Given instruction:
Pull out every line of the data below that contains the string "much". The match is case-sensitive.

Data excerpted from a collection:

────────────────────────────────────────

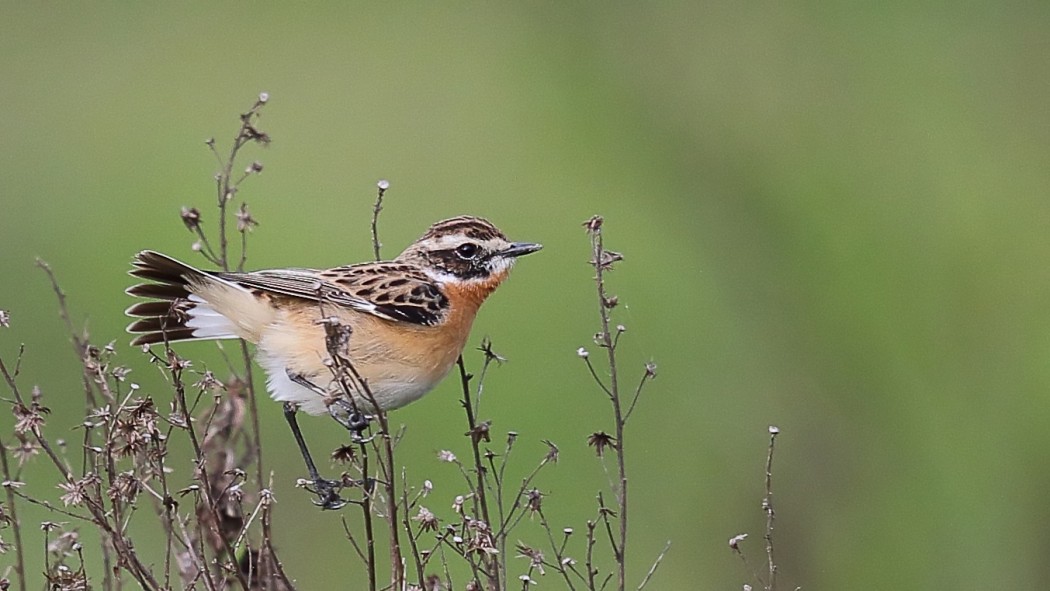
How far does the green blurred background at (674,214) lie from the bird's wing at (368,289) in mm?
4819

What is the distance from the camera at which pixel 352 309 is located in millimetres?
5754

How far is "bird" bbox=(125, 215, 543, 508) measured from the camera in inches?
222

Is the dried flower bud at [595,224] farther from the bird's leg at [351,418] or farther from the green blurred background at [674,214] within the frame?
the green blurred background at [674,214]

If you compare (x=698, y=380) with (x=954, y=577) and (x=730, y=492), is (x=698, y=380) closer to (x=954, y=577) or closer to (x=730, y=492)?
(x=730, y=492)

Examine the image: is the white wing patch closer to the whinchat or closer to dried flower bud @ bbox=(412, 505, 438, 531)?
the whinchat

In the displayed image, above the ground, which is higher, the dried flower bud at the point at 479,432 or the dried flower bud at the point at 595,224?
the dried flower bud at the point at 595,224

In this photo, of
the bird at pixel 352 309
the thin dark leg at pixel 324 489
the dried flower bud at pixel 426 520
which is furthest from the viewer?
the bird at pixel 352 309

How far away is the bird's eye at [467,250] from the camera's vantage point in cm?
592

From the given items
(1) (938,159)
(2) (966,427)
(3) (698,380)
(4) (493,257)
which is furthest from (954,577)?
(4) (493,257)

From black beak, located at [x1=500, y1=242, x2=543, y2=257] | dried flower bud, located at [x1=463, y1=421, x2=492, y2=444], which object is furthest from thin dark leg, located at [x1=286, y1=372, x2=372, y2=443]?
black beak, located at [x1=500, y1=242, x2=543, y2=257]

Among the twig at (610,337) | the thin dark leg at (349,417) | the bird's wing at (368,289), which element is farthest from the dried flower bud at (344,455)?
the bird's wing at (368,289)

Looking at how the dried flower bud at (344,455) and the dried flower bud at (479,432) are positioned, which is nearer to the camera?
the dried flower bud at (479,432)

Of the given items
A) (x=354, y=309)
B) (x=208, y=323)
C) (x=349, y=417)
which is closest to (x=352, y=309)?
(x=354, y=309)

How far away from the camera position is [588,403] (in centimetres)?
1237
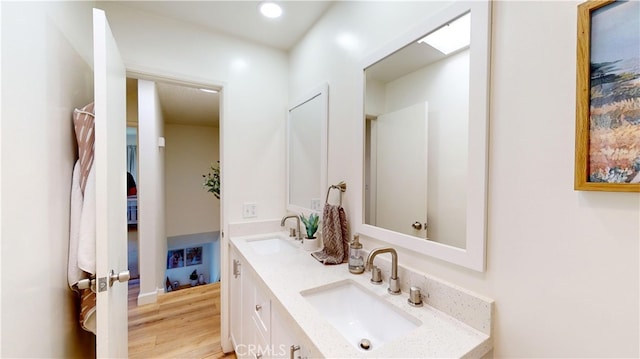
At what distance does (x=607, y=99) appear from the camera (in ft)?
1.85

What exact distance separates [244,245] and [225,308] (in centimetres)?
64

────────────────────────────────────────

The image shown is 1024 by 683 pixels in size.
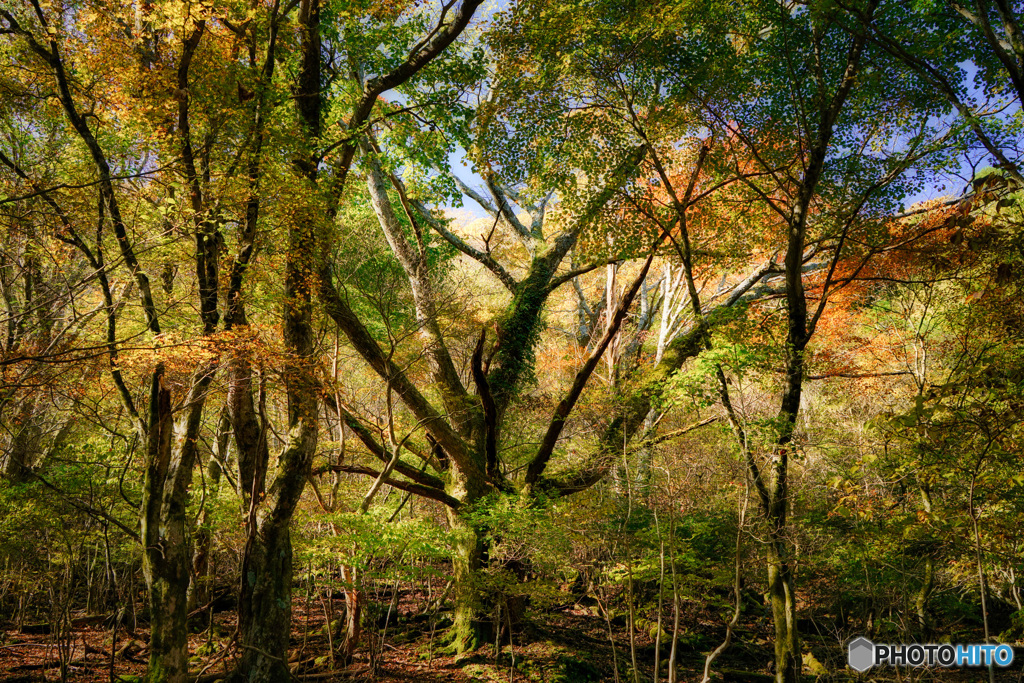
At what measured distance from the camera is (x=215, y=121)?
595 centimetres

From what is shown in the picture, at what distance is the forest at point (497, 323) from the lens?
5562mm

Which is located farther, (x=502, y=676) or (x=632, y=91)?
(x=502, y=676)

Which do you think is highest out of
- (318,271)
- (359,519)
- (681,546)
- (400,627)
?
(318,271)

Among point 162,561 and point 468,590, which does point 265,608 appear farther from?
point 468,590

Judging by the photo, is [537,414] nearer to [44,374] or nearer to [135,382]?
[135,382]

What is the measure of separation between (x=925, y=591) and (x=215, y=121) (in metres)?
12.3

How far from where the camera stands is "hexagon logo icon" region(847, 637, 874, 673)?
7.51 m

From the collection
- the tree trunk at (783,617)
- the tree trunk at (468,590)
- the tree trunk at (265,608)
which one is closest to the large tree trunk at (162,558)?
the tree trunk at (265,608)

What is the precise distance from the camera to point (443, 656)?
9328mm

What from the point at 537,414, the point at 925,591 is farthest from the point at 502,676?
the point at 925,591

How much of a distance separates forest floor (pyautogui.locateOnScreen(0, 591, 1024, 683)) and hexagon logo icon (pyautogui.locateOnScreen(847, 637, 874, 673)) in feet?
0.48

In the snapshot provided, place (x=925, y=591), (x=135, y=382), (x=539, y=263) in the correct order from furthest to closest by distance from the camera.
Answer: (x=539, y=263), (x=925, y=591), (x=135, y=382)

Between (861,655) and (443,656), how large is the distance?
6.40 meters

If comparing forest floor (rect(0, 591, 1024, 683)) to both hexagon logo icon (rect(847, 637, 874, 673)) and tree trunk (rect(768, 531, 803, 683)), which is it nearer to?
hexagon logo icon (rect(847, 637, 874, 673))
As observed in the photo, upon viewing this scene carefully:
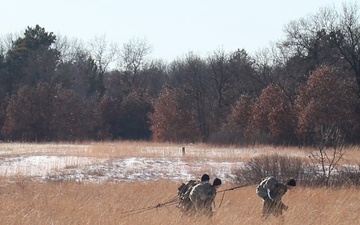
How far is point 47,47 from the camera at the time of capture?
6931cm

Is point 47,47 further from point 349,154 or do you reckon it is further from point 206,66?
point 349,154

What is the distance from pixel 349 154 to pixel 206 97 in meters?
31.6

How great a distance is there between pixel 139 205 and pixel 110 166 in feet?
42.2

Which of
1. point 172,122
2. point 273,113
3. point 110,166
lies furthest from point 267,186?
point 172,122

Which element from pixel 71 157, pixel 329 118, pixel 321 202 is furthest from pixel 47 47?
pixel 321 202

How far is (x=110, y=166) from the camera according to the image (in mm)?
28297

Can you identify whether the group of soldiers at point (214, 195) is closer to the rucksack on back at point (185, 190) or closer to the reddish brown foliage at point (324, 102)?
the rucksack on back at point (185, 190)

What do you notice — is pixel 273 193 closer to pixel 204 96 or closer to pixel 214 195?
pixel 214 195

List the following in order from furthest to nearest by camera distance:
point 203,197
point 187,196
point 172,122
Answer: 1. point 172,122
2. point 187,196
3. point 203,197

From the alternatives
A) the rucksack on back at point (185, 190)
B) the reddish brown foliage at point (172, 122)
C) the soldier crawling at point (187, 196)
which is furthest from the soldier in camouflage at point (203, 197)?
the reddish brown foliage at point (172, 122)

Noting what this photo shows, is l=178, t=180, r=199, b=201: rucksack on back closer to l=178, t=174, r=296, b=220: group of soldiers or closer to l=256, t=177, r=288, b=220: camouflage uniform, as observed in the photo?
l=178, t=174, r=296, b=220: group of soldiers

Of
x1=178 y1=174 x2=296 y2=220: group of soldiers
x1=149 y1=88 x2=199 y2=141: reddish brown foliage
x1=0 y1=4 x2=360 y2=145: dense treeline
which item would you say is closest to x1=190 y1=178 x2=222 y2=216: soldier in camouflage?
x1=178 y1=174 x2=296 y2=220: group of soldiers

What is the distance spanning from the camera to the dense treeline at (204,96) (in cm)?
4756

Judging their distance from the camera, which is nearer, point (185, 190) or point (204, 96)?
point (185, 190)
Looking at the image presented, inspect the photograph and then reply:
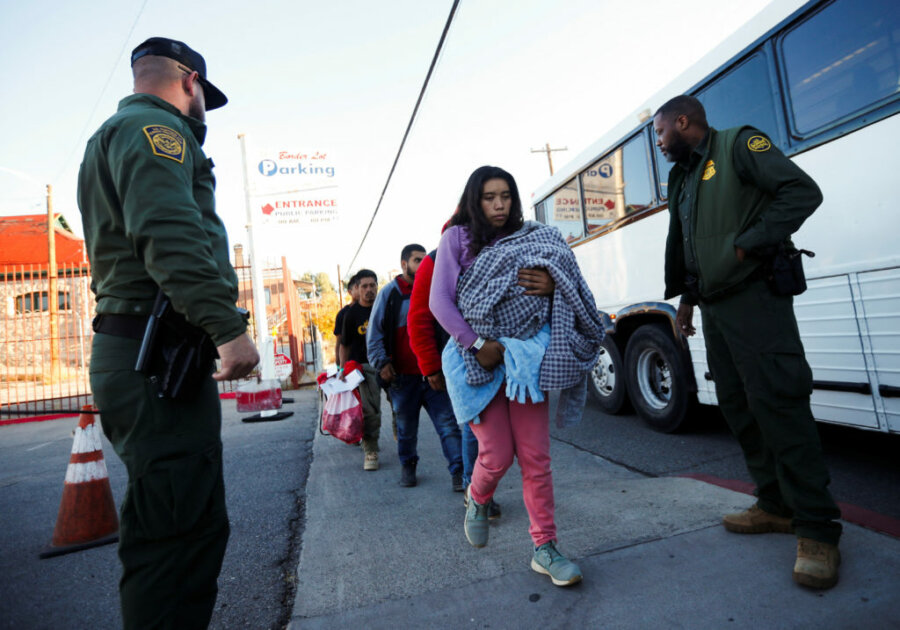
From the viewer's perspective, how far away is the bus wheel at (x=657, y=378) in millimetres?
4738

────────────────────────────────────────

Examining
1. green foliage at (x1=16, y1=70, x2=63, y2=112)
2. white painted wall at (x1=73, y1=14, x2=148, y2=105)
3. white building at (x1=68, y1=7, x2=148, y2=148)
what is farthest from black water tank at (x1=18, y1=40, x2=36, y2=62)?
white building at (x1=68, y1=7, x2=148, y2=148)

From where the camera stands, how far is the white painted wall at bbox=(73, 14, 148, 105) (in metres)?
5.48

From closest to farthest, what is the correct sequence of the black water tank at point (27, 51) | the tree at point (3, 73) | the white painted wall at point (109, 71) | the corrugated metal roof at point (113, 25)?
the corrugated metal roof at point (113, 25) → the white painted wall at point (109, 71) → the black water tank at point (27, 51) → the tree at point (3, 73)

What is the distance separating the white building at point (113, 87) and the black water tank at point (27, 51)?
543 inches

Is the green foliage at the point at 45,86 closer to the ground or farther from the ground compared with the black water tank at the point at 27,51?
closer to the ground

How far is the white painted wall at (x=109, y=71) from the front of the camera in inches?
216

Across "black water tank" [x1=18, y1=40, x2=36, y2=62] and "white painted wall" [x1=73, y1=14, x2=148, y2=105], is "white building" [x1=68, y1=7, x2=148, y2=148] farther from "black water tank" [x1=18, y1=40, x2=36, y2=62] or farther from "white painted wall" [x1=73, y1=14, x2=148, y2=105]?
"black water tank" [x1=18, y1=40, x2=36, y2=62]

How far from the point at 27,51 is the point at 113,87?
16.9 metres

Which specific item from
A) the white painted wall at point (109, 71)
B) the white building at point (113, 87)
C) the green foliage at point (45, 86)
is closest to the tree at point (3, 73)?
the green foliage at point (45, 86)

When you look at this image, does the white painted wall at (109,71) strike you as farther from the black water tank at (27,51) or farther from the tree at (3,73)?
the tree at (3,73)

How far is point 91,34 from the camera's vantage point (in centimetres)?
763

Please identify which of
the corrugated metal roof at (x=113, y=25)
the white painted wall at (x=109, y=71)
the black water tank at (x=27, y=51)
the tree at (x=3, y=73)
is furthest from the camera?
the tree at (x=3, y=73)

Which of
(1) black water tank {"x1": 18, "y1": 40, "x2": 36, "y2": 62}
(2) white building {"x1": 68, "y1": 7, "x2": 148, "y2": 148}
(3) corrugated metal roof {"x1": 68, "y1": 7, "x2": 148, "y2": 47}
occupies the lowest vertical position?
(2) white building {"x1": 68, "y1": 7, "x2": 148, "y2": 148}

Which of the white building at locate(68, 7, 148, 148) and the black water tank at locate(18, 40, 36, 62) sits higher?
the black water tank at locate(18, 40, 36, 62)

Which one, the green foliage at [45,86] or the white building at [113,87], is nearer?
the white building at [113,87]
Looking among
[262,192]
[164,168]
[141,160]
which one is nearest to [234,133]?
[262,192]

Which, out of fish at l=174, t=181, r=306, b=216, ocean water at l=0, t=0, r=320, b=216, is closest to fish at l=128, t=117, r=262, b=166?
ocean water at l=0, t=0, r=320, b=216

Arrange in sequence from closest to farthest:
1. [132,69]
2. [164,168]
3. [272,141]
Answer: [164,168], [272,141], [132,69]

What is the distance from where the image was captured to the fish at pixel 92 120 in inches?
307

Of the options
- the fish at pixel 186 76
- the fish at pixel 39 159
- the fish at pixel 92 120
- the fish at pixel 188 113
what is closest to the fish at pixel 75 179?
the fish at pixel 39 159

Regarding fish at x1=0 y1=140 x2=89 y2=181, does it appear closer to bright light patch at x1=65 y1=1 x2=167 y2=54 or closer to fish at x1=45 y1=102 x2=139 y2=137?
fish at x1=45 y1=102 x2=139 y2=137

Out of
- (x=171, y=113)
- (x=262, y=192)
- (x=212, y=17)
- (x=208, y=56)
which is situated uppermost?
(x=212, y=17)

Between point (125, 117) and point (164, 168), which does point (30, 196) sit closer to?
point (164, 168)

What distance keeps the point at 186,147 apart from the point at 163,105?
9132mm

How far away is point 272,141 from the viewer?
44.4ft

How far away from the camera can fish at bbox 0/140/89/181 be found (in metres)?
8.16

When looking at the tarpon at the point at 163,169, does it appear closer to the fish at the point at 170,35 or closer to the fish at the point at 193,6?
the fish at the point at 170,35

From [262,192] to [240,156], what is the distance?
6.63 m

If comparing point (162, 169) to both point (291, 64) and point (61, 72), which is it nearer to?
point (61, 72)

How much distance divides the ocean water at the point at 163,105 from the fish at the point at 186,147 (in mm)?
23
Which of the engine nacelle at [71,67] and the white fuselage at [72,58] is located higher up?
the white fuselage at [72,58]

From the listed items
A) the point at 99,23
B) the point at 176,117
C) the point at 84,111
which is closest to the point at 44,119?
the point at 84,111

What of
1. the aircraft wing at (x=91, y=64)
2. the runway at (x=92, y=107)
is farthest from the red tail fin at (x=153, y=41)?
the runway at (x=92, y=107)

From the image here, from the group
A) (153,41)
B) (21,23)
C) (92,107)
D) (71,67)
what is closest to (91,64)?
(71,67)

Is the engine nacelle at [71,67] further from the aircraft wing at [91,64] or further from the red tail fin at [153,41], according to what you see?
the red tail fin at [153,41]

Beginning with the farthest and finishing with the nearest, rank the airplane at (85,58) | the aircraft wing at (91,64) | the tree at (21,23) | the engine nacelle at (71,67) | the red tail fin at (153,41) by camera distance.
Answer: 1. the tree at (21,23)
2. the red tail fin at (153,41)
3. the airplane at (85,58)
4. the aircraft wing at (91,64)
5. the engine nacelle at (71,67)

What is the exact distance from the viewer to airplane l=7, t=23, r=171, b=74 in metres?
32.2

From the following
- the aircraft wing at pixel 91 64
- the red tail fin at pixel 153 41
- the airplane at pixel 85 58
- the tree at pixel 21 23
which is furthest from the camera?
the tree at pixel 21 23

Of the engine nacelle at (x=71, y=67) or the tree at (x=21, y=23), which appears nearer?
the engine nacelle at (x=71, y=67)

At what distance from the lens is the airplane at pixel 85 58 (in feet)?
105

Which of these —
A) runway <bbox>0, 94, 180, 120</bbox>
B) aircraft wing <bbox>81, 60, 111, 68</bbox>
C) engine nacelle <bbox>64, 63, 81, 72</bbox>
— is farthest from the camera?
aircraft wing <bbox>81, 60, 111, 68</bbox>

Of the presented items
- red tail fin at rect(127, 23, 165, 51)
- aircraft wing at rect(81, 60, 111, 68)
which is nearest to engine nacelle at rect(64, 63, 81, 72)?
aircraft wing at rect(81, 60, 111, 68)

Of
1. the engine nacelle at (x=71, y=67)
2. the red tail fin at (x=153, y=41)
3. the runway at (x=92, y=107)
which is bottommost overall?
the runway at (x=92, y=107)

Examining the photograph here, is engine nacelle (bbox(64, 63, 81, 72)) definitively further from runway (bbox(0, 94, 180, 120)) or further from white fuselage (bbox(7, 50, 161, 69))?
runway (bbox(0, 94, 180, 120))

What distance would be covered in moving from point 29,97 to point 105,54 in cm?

────────────────────────────────────────

Worked solution:
How much of a distance separates forest floor (pyautogui.locateOnScreen(0, 591, 1024, 683)) and hexagon logo icon (pyautogui.locateOnScreen(847, 637, 874, 673)) in feet?
How much distance divides the ocean water at the point at 163,105 from the fish at the point at 186,147 (in mm)?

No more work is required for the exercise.